**Task objective**
Copy every entry. Do not alter a single word.

Dataset items
-*-*-

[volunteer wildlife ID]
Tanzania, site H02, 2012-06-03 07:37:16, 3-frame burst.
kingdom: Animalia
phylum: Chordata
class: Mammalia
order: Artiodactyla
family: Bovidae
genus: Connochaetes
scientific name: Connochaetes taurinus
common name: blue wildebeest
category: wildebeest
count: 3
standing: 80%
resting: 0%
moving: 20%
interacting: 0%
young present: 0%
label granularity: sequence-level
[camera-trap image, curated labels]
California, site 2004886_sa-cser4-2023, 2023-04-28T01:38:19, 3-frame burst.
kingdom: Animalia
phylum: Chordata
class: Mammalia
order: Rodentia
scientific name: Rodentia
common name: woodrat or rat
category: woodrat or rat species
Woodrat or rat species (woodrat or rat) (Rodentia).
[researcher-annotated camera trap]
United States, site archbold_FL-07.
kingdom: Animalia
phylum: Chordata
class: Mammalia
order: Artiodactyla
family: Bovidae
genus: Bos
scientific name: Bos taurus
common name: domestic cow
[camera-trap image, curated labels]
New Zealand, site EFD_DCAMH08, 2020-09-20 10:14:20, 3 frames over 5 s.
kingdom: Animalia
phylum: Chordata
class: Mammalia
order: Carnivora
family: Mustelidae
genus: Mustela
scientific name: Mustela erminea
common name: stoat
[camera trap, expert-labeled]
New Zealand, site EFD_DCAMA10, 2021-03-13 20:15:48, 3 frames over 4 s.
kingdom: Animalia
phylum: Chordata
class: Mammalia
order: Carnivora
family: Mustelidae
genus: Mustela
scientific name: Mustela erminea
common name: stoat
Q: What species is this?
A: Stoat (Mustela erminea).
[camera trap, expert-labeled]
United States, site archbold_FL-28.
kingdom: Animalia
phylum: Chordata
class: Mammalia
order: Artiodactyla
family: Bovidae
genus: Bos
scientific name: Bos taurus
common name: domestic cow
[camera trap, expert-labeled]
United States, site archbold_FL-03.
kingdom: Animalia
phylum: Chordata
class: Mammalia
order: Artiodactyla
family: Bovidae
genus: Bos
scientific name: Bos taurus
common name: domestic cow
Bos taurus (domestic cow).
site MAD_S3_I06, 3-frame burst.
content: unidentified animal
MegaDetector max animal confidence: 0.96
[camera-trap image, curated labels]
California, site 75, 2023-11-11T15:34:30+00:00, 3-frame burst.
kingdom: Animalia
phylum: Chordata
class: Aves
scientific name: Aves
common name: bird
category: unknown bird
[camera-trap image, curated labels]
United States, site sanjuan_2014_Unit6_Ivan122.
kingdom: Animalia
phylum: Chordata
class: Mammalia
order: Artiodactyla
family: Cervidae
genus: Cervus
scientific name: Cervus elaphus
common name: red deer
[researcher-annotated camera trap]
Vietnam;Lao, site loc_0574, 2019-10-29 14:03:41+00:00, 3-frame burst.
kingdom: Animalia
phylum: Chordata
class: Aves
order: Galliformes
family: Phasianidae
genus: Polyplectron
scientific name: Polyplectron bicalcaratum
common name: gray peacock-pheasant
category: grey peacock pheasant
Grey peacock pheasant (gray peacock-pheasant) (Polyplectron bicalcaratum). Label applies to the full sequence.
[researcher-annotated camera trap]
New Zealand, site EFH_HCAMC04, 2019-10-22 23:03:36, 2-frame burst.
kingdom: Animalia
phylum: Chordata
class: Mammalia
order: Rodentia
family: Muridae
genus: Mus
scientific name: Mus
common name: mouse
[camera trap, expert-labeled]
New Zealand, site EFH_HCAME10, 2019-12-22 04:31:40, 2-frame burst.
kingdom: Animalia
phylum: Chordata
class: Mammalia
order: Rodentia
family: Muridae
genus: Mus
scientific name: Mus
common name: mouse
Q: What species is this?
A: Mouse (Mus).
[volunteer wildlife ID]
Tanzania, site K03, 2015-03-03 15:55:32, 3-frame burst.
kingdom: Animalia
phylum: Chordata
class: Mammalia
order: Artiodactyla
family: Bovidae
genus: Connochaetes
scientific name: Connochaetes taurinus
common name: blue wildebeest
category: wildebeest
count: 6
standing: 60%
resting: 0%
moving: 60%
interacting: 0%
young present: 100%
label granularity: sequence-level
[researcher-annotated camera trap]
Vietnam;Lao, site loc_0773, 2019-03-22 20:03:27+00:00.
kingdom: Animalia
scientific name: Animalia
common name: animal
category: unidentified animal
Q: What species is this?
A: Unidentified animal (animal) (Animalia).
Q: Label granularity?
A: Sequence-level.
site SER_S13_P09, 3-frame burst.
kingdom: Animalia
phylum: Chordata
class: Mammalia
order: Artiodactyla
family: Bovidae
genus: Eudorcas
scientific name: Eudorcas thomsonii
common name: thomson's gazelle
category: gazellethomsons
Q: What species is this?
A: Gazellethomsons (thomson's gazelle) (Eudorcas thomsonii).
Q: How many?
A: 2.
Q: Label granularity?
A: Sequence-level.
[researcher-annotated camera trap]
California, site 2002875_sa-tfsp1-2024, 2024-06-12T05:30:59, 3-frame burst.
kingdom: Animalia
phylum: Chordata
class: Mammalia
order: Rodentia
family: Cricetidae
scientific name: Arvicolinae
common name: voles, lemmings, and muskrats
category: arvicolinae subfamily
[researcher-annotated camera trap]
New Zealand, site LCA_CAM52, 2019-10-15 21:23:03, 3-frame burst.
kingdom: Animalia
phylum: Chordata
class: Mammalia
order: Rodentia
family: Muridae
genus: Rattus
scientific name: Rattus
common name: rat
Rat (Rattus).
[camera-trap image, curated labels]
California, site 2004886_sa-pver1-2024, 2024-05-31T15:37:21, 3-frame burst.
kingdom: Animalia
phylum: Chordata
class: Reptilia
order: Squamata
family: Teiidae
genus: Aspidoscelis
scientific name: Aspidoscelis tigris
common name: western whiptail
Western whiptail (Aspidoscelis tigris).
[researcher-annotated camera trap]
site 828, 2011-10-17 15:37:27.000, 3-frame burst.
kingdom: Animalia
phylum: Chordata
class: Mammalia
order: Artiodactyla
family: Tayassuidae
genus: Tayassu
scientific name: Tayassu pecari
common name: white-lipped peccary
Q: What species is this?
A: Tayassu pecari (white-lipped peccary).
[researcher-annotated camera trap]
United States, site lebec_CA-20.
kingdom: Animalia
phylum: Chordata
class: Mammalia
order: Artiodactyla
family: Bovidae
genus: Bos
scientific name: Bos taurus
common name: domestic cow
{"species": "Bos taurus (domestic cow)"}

-*-*-

**Problem solution**
[volunteer wildlife ID]
Tanzania, site H02, 2012-06-03 07:37:16, 3-frame burst.
kingdom: Animalia
phylum: Chordata
class: Mammalia
order: Artiodactyla
family: Bovidae
genus: Connochaetes
scientific name: Connochaetes taurinus
common name: blue wildebeest
category: wildebeest
count: 3
standing: 80%
resting: 0%
moving: 20%
interacting: 0%
young present: 0%
label granularity: sequence-level
[camera-trap image, curated labels]
California, site 2004886_sa-cser4-2023, 2023-04-28T01:38:19, 3-frame burst.
kingdom: Animalia
phylum: Chordata
class: Mammalia
order: Rodentia
scientific name: Rodentia
common name: woodrat or rat
category: woodrat or rat species
Woodrat or rat species (woodrat or rat) (Rodentia).
[researcher-annotated camera trap]
United States, site archbold_FL-07.
kingdom: Animalia
phylum: Chordata
class: Mammalia
order: Artiodactyla
family: Bovidae
genus: Bos
scientific name: Bos taurus
common name: domestic cow
[camera-trap image, curated labels]
New Zealand, site EFD_DCAMH08, 2020-09-20 10:14:20, 3 frames over 5 s.
kingdom: Animalia
phylum: Chordata
class: Mammalia
order: Carnivora
family: Mustelidae
genus: Mustela
scientific name: Mustela erminea
common name: stoat
[camera trap, expert-labeled]
New Zealand, site EFD_DCAMA10, 2021-03-13 20:15:48, 3 frames over 4 s.
kingdom: Animalia
phylum: Chordata
class: Mammalia
order: Carnivora
family: Mustelidae
genus: Mustela
scientific name: Mustela erminea
common name: stoat
Q: What species is this?
A: Stoat (Mustela erminea).
[camera trap, expert-labeled]
United States, site archbold_FL-28.
kingdom: Animalia
phylum: Chordata
class: Mammalia
order: Artiodactyla
family: Bovidae
genus: Bos
scientific name: Bos taurus
common name: domestic cow
[camera trap, expert-labeled]
United States, site archbold_FL-03.
kingdom: Animalia
phylum: Chordata
class: Mammalia
order: Artiodactyla
family: Bovidae
genus: Bos
scientific name: Bos taurus
common name: domestic cow
Bos taurus (domestic cow).
site MAD_S3_I06, 3-frame burst.
content: unidentified animal
MegaDetector max animal confidence: 0.96
[camera-trap image, curated labels]
California, site 75, 2023-11-11T15:34:30+00:00, 3-frame burst.
kingdom: Animalia
phylum: Chordata
class: Aves
scientific name: Aves
common name: bird
category: unknown bird
[camera-trap image, curated labels]
United States, site sanjuan_2014_Unit6_Ivan122.
kingdom: Animalia
phylum: Chordata
class: Mammalia
order: Artiodactyla
family: Cervidae
genus: Cervus
scientific name: Cervus elaphus
common name: red deer
[researcher-annotated camera trap]
Vietnam;Lao, site loc_0574, 2019-10-29 14:03:41+00:00, 3-frame burst.
kingdom: Animalia
phylum: Chordata
class: Aves
order: Galliformes
family: Phasianidae
genus: Polyplectron
scientific name: Polyplectron bicalcaratum
common name: gray peacock-pheasant
category: grey peacock pheasant
Grey peacock pheasant (gray peacock-pheasant) (Polyplectron bicalcaratum). Label applies to the full sequence.
[researcher-annotated camera trap]
New Zealand, site EFH_HCAMC04, 2019-10-22 23:03:36, 2-frame burst.
kingdom: Animalia
phylum: Chordata
class: Mammalia
order: Rodentia
family: Muridae
genus: Mus
scientific name: Mus
common name: mouse
[camera trap, expert-labeled]
New Zealand, site EFH_HCAME10, 2019-12-22 04:31:40, 2-frame burst.
kingdom: Animalia
phylum: Chordata
class: Mammalia
order: Rodentia
family: Muridae
genus: Mus
scientific name: Mus
common name: mouse
Q: What species is this?
A: Mouse (Mus).
[volunteer wildlife ID]
Tanzania, site K03, 2015-03-03 15:55:32, 3-frame burst.
kingdom: Animalia
phylum: Chordata
class: Mammalia
order: Artiodactyla
family: Bovidae
genus: Connochaetes
scientific name: Connochaetes taurinus
common name: blue wildebeest
category: wildebeest
count: 6
standing: 60%
resting: 0%
moving: 60%
interacting: 0%
young present: 100%
label granularity: sequence-level
[researcher-annotated camera trap]
Vietnam;Lao, site loc_0773, 2019-03-22 20:03:27+00:00.
kingdom: Animalia
scientific name: Animalia
common name: animal
category: unidentified animal
Q: What species is this?
A: Unidentified animal (animal) (Animalia).
Q: Label granularity?
A: Sequence-level.
site SER_S13_P09, 3-frame burst.
kingdom: Animalia
phylum: Chordata
class: Mammalia
order: Artiodactyla
family: Bovidae
genus: Eudorcas
scientific name: Eudorcas thomsonii
common name: thomson's gazelle
category: gazellethomsons
Q: What species is this?
A: Gazellethomsons (thomson's gazelle) (Eudorcas thomsonii).
Q: How many?
A: 2.
Q: Label granularity?
A: Sequence-level.
[researcher-annotated camera trap]
California, site 2002875_sa-tfsp1-2024, 2024-06-12T05:30:59, 3-frame burst.
kingdom: Animalia
phylum: Chordata
class: Mammalia
order: Rodentia
family: Cricetidae
scientific name: Arvicolinae
common name: voles, lemmings, and muskrats
category: arvicolinae subfamily
[researcher-annotated camera trap]
New Zealand, site LCA_CAM52, 2019-10-15 21:23:03, 3-frame burst.
kingdom: Animalia
phylum: Chordata
class: Mammalia
order: Rodentia
family: Muridae
genus: Rattus
scientific name: Rattus
common name: rat
Rat (Rattus).
[camera-trap image, curated labels]
California, site 2004886_sa-pver1-2024, 2024-05-31T15:37:21, 3-frame burst.
kingdom: Animalia
phylum: Chordata
class: Reptilia
order: Squamata
family: Teiidae
genus: Aspidoscelis
scientific name: Aspidoscelis tigris
common name: western whiptail
Western whiptail (Aspidoscelis tigris).
[researcher-annotated camera trap]
site 828, 2011-10-17 15:37:27.000, 3-frame burst.
kingdom: Animalia
phylum: Chordata
class: Mammalia
order: Artiodactyla
family: Tayassuidae
genus: Tayassu
scientific name: Tayassu pecari
common name: white-lipped peccary
Q: What species is this?
A: Tayassu pecari (white-lipped peccary).
[researcher-annotated camera trap]
United States, site lebec_CA-20.
kingdom: Animalia
phylum: Chordata
class: Mammalia
order: Artiodactyla
family: Bovidae
genus: Bos
scientific name: Bos taurus
common name: domestic cow
{"species": "Bos taurus (domestic cow)"}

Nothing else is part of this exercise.